Über die gegen diesen Bescheid erhobene Beschwerde hat der Verwaltungsgerichtshof nach Aktenvorlage durch die belangte Behörde erwogen:
Der Beschwerdeführer hat in der Administrativbeschwerde vom 10. Februar 2011 massive gesundheitliche Probleme psychischer Natur beschrieben und daraus seine Haftunfähigkeit abgeleitet. Den vorgelegten Verwaltungsakten ist keine Grundlage (etwa das Ergebnis einer im gegebenen Zusammenhang zu erwartenden ärztlichen Untersuchung nach Anordnung oder während des Vollzuges der Schubhaft) zu entnehmen, die geeignet wäre, dieses Vorbringen zu widerlegen.

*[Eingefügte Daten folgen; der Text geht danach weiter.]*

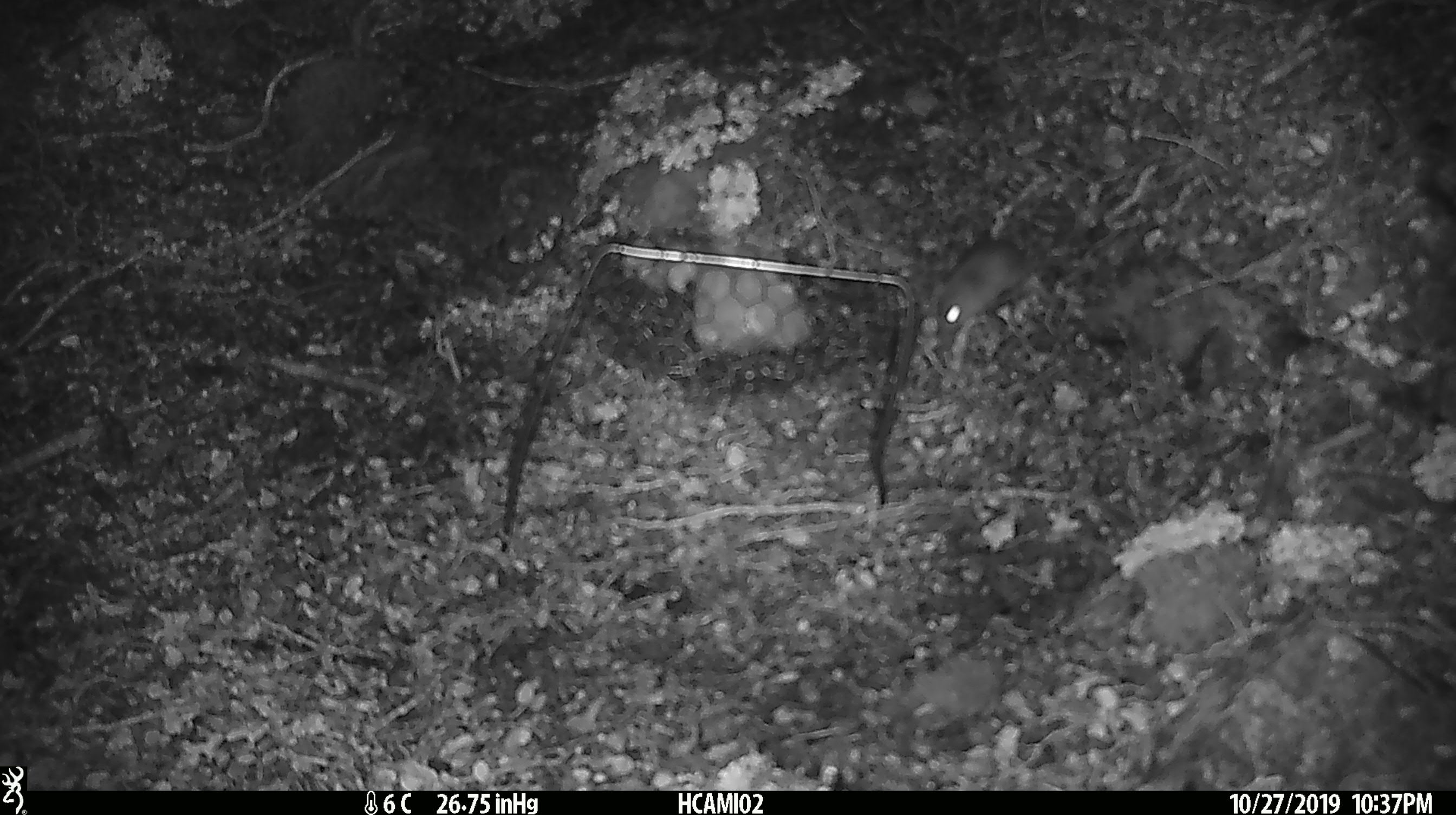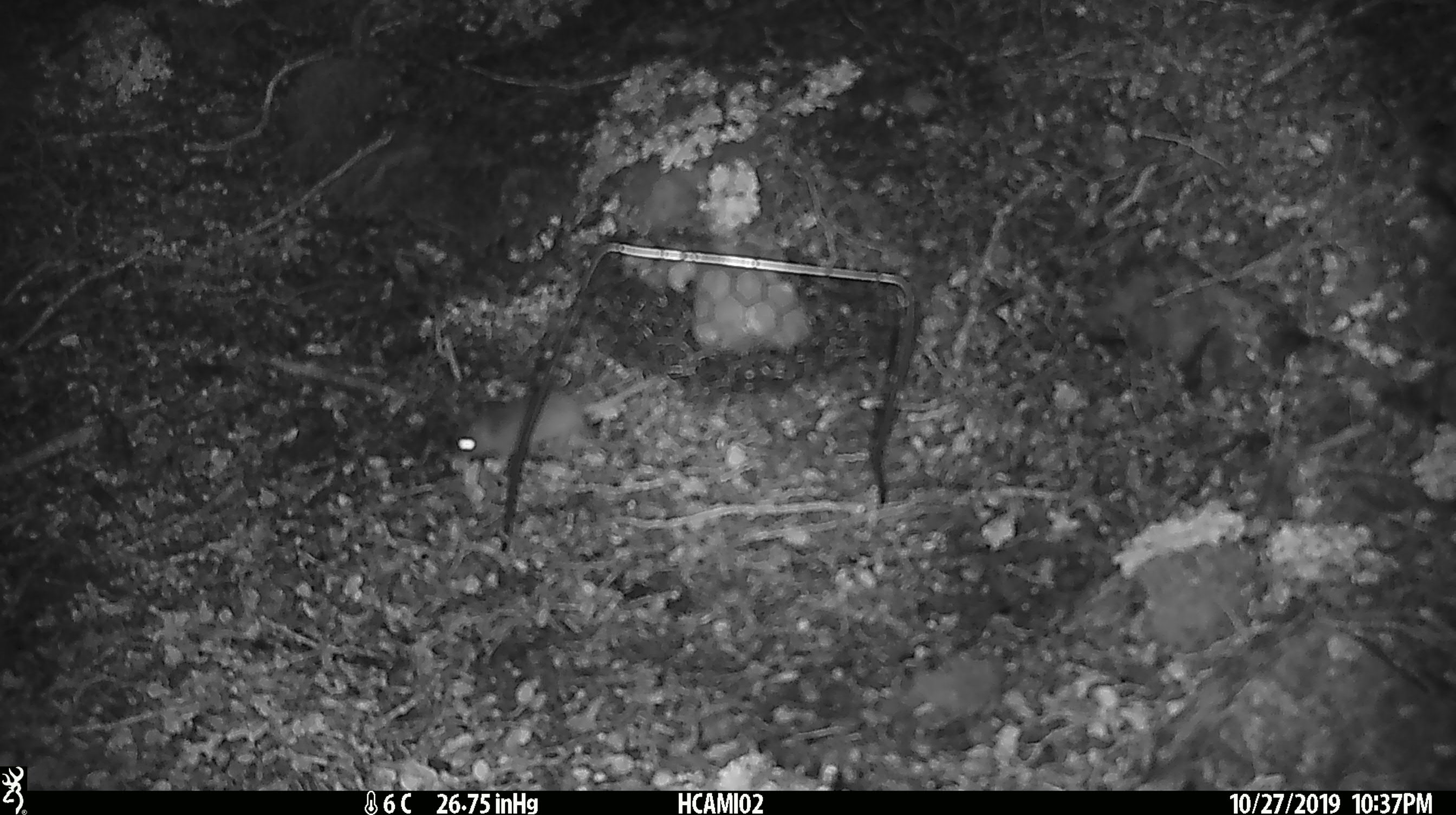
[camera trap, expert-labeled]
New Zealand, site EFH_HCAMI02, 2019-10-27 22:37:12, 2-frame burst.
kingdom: Animalia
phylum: Chordata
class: Mammalia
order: Rodentia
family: Muridae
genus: Mus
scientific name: Mus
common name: mouse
Mouse (Mus).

Die bestrittene Haftfähigkeit wäre daher von der belangten Behörde zu prüfen gewesen.
Der Unterlassung dieser Prüfung kann Relevanz für den Ausgang des Verfahrens zukommen. Einerseits wäre die Vollstreckung der Schubhaft trotz Haftunfähigkeit gesetzwidrig. Andererseits könnte eine erhebliche Beeinträchtigung des Gesundheitszustandes, selbst wenn daraus keine Haftunfähigkeit resultiert hätte, im Rahmen der Verhältnismäßigkeitsprüfung zu einem für den Beschwerdeführer günstigeren Ergebnis führen (vgl. zuletzt etwa das hg. Erkenntnis vom 29. Februar 2012, Zl. 2011/21/0066, mwN).

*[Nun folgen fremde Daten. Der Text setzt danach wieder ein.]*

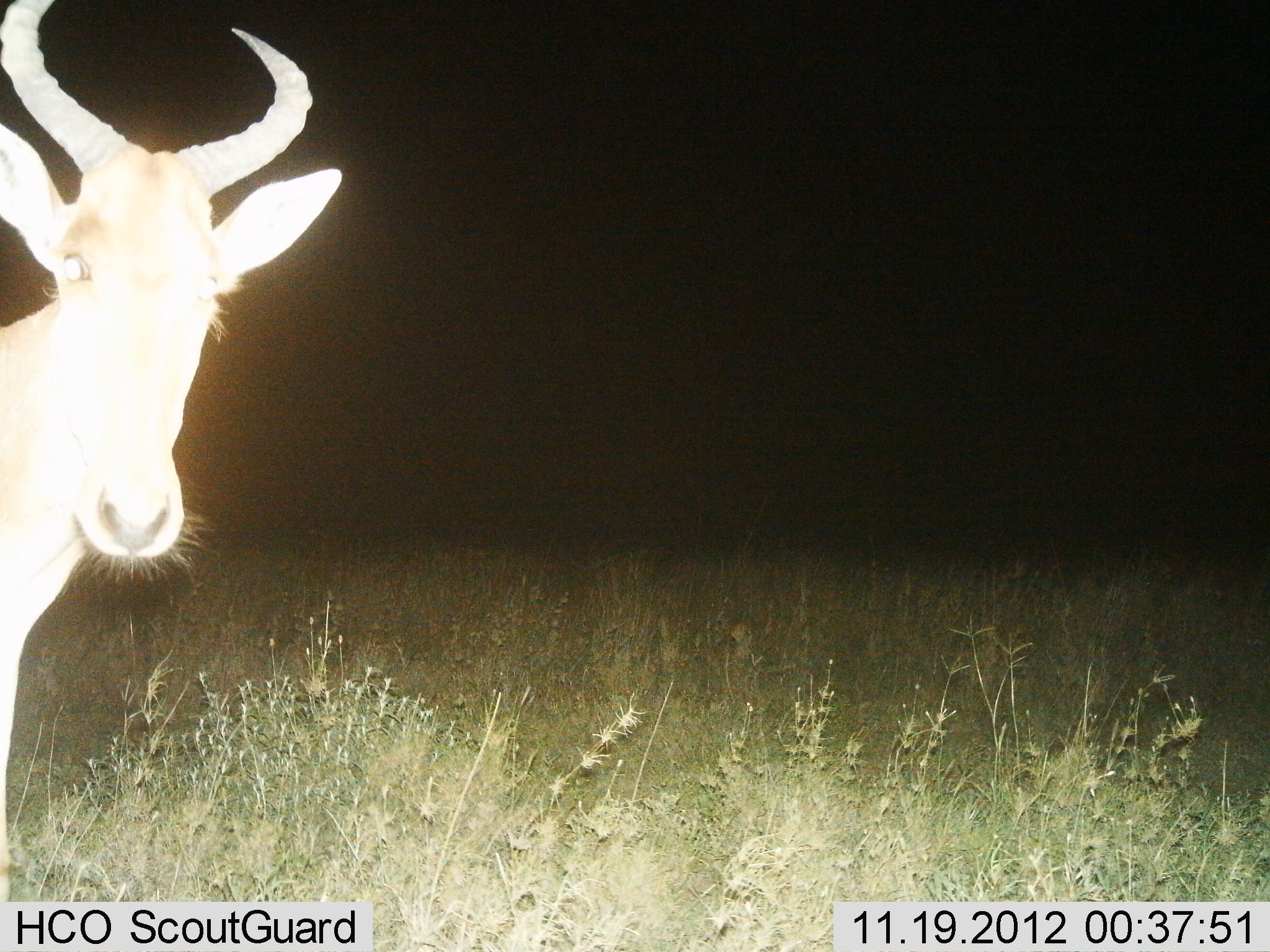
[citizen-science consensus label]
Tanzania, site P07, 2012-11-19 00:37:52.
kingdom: Animalia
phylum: Chordata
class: Mammalia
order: Artiodactyla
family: Bovidae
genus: Alcelaphus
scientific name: Alcelaphus buselaphus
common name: hartebeest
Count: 1.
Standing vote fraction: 100%.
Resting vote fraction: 0%.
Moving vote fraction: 0%.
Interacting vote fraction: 0%.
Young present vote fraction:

Der angefochtene Bescheid war daher schon deshalb gemäß § 42 Abs. 2 Z. 3 lit. b und c VwGG wegen Rechtswidrigkeit infolge Verletzung von Verfahrensvorschriften aufzuheben.
Eine Kostenentscheidung hatte gemäß § 59 Abs. 1 VwGG mangels Antragstellung durch den obsiegenden Beschwerdeführer zu unterbleiben.